En présentiel – Gratuit, sur inscription.
Cliquez sur ce formulaire en ligne : INSCRIPTION OBLIGATOIRE
A distance – Lien Zoom : https://us02web.zoom.us/j/82274359899?pwd=qOgWb5x22AmMSSKRlePIbBzvR4TtDC.1
2) Jeudi 28 mai 2026 :
Aurélia GAILLARD (Université Bordeaux Montaigne): « Identifier les couleurs de la mode au XVIIIe siècle »
Naissance de la mode et explosion des couleurs, textiles notamment, vont de pair au 18e siècle : favorisée par la nouvelle économie mondialisée et coloniale, et par les perfectionnements de la teinturerie, la mode est aux couleurs et celles-ci sont les indices d’une nouvelle sociabilité et d’un nouveau rapport au corps. Les couleurs des vêtements et des accessoires, le multicolore ou certaines couleurs (le rose, les tons clairs) s’érigent même en emblème d’une société nouvelle, et deviennent pour certains (La Font de Saint-Yenne, Caraccioli) le signe de sa décomposition sociale et morale. Du « couleur de rose » du premier 18e siècle aux années puce du dernier, un lexique nouveau accompagne cet essor : la mode en couleurs est aussi celle des mots de couleurs qui la nomment mais aussi l’inventent, l’imaginent, par le biais d’anecdotes sur l’origine des termes (le prune de Monsieur, le puce, l’opéra brûlé, le « couleur des cheveux de la reine ») ou de fictions merveilleuses qui mettent en scène des fêtes ou même des concours de mode. À travers les images et les textes, parfois combinés comme dans le nouveau medium qu’est le magazine de modes à partir des années 1770-1780, il s’agit d’enquêter sur la nouvelle sociabilité induite par les couleurs à la fois portées et nommées en s’interrogeant en particulier sur la distinction genrée de certaines couleurs : y-a-t-il des couleurs, des nuances, des combinaisons de couleurs spécifiquement féminines ? Que traduisent-elles alors ? Comment la sensation chromatique véhiculée par la mode rend-elle compte d’un nouveau rapport au corps féminin ?

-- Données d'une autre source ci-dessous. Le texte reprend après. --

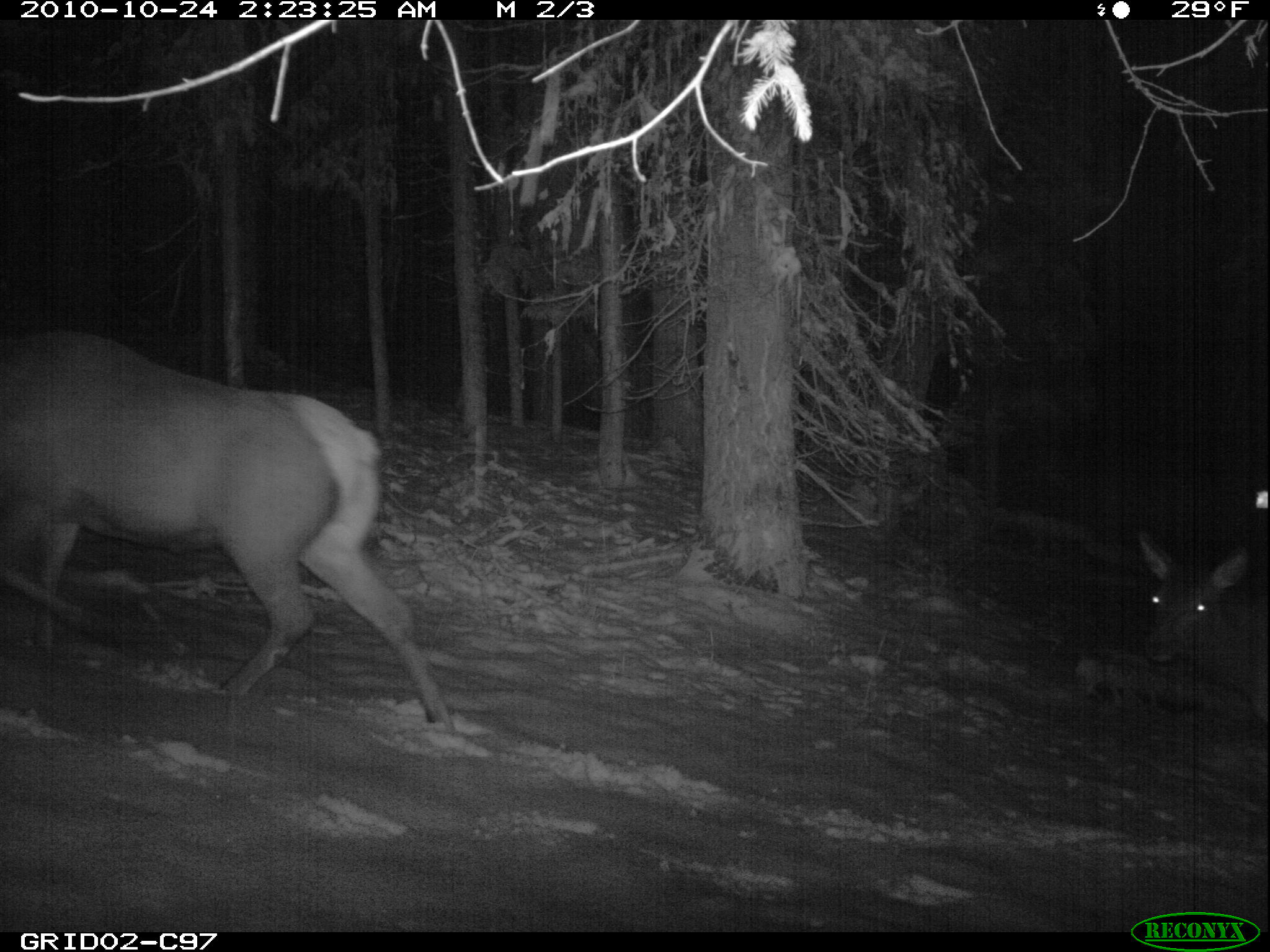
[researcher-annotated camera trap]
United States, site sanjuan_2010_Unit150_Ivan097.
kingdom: Animalia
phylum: Chordata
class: Mammalia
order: Artiodactyla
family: Cervidae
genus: Cervus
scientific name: Cervus elaphus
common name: red deer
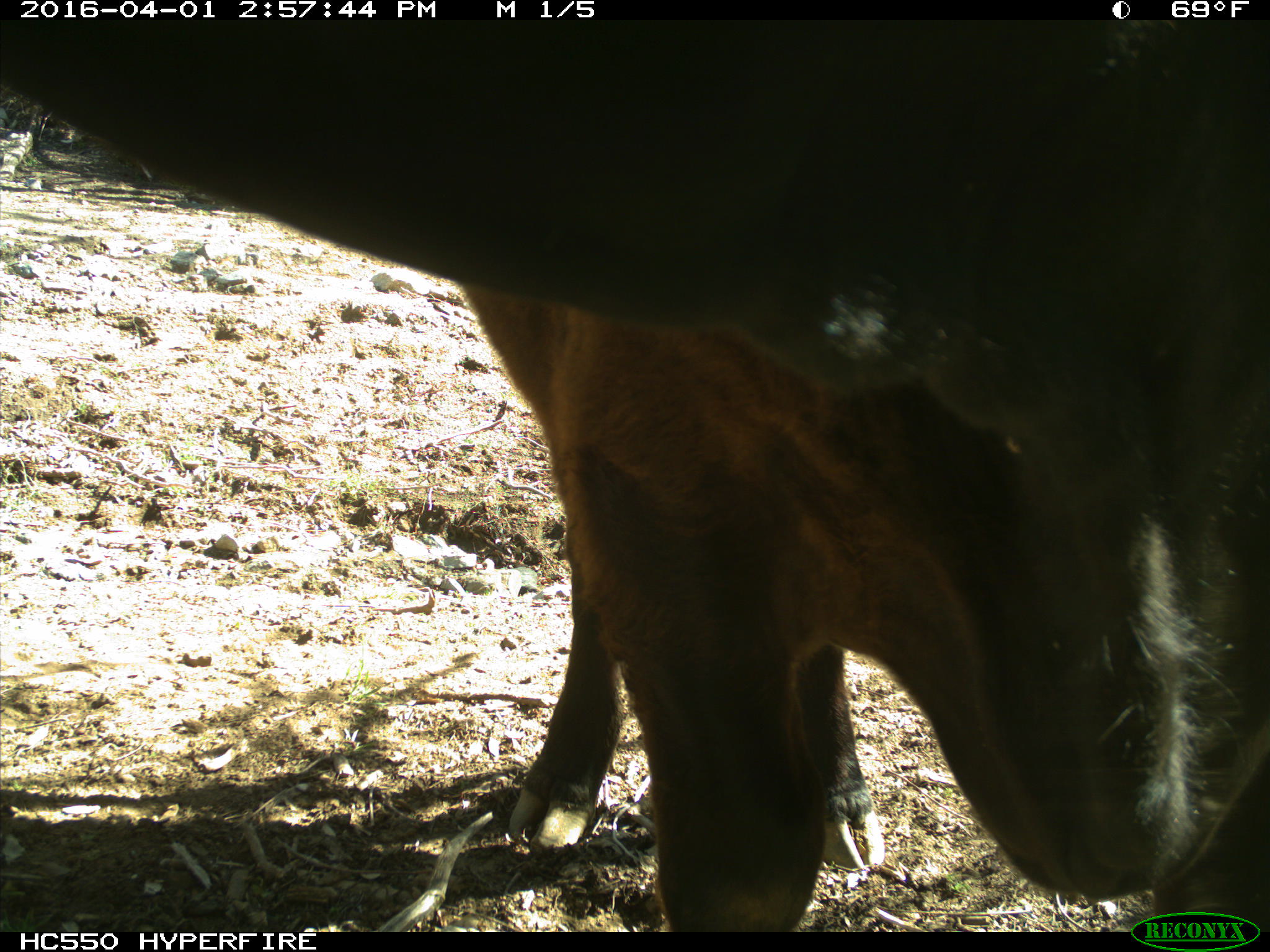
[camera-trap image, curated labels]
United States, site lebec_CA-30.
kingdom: Animalia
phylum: Chordata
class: Mammalia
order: Artiodactyla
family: Bovidae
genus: Bos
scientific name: Bos taurus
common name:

Aurélia Gaillard est Professeur émérite de littérature française du 18e siècle à l’université Bordeaux Montaigne et membre senior honoraire de l’Institut Universitaire de France (IUF). Elle s’intéresse au croisement entre la littérature et les arts, aux contes et fables, à l’œuvre de Diderot et de Montesquieu. Directrice de la revue Féeries (https://journals.openedition.org/feeries/), elle a récemment publié L’invention de la couleur par les Lumières (Paris, Belles-Lettres, 2024) et dirigé, en collaboration avec Catherine Volpilhac-Auger, l’édition de Montesquieu, L’Esprit des lois. Lettres persanes. Textes politiques, fictions (Paris, Bouquins, 2025).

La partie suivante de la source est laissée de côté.